A multicenter retrospective analysis of recurrent/metastatic nasopharyngeal cancer from non-endemic areas: Results in the pre-immunotherapy era
- PMID: 40912138
- DOI: 10.1016/j.ejca.2025.115749
A multicenter retrospective analysis of recurrent/metastatic nasopharyngeal cancer from non-endemic areas: Results in the pre-immunotherapy era
Abstract
Aim of the study: The aim of the study is to describe clinical features, treatment approach and outcomes of recurrent/metastatic (R/M) NPC in non-endemic areas MATERIALS AND METHODS: This observational, retrospective and multicenter study was conducted within 36 referral hospital in non-endemic areas including Europe, Jordan, Kuwait, Turkey and United States of America. All NPC patients diagnosed between 2004 and 2016 and with a minimum 12 months of follow-up were included. Data entry started in January 2018 and closed in December 2023.
Results: A total of 454 patients with R/M NPC were included in this analysis. The most frequent histology was non-keratinizing carcinoma (87 %); de novo metastatic patients had an EBV-related disease in 93 % of the cases. Among those with relapsed disease, locoregional recurrence was the most frequent site of recurrence, while bone was the principal site of metastatic dissemination (58 % of cases). Regarding treatment strategies, patients with loco-regional relapse received re-irradiation more frequently than salvage surgery (43 % vs 38 %). Overall, most of the patients with R/M disease received at least one line of systemic therapy. Median PFS was 13 months, while the median OS was 30 months (range 1-180) with a three year-OS rate of 47 %.

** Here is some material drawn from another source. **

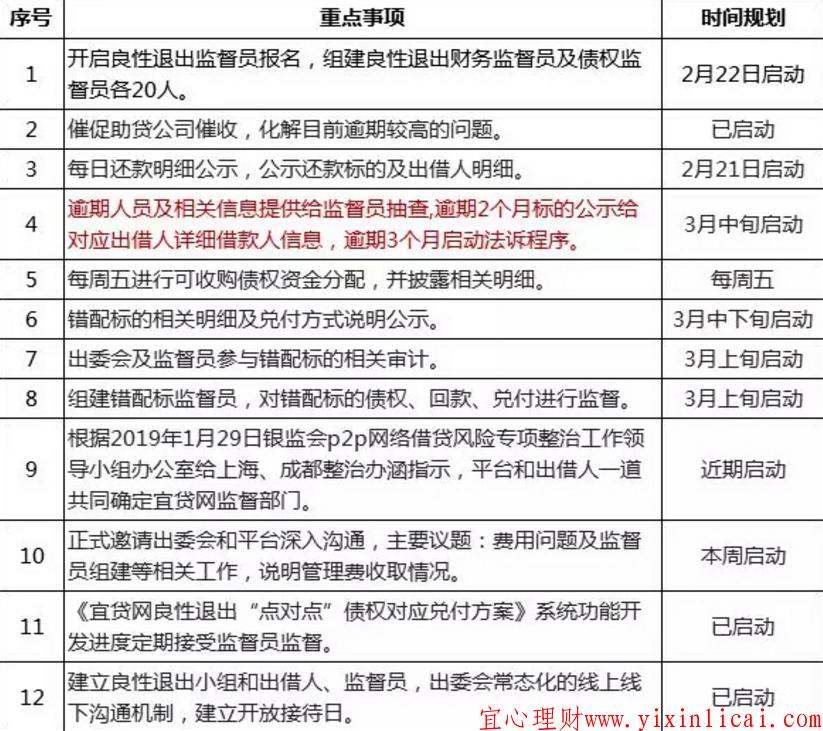 宜贷网节后恢复兑付工作,公告提12个重点事项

Conclusions: This study reports the largest available clinical data defining the outcome of non-endemic patients with R/M NPC. In the context of rare cancers, these data represent the benchmark to define new therapeutic strategies and confirms a similar behaviour of NPC between endemic and non-endemic NPC when correlated with EBV status.
Keywords: Nasopharyngeal cancer; Non-endemic areas; Pre-immunotherapy outcomes; Recurrence/metastasis.
Copyright © 2025 Elsevier Ltd. All rights reserved.
Conflict of interest statement
Declaration of Competing Interest The authors declare the following financial interests/personal relationships which may be considered as potential competing interests: PB reported the following conflict of interests in the past 3 years: Participation to advisory board or conference honoraria for Merck, Sanofi-Regeneron, Merck Sharp & Dohme, Sun Pharma, Angelini, Nestlè, Elevar. LL reported the following conflict of interests in the past 3 years: Research funds donated directly to the institution for clinical trials I have participated in from: Adlai Nortye, Astrazeneca, BMS, Debiopharm International SA, Eisai, Eli Lilly and Company, Exelixis, Hoffmann-La Roche ltd, Isa Therapeutics, Kura Oncology, Merck-Serono, MSD, Merck Sharp&Dome Corp, Nektar Therapeutics, Novartis, Regeneron, Roche, Sanofi, Syneos, Sun Pharmaceutica. Occasional fees for participation as a speaker at conferences/congresses or as a scientific consultant for advisory boards from: Adlai Nortye, Astrazeneca, Bicara Therapeutics, DRG (part of Clarivate), Genmab US, GlaxoSmithKline, Bayer, Mirati Therapeutics, MSD, Merck-Serono, Merck Healthcare KGaA, Neutron Therapeutics Inc, Seagen International BmbH. All other authors reported no conflict of interest.